__Task to complete__.
Count the lines in the data below that contain the string "nearer" with case matching, and reply with only that number.

__Data entries__.
---------------
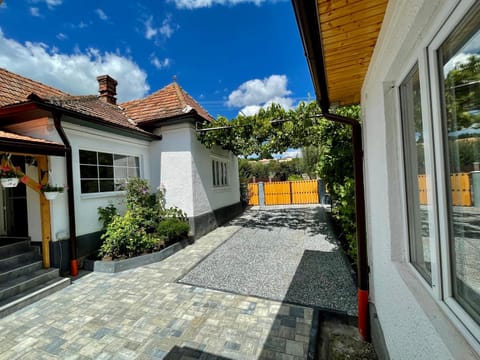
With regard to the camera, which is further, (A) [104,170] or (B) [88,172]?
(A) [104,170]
---------------
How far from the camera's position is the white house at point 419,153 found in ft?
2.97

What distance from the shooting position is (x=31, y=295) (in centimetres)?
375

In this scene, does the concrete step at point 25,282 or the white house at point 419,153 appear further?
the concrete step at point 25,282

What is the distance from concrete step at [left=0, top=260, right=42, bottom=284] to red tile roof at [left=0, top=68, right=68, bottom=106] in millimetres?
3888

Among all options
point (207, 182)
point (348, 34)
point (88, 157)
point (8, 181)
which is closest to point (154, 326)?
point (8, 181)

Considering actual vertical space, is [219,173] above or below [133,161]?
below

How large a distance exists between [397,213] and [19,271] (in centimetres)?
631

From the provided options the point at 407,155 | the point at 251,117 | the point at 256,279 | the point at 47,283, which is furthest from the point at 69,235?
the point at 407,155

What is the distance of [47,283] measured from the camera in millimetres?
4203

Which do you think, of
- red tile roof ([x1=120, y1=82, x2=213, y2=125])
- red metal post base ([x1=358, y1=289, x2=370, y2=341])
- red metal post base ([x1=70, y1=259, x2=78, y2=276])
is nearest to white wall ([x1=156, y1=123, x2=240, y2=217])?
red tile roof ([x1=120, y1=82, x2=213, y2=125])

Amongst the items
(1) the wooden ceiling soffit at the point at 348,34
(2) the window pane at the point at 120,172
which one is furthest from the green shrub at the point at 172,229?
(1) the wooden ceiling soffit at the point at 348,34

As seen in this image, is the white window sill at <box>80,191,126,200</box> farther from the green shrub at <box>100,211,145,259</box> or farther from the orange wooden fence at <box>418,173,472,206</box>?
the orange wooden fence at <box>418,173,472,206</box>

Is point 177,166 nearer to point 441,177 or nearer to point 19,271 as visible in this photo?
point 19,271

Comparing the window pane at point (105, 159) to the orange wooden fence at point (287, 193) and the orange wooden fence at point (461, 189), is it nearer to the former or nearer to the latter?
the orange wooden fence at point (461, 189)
---------------
__Exercise solution__.
2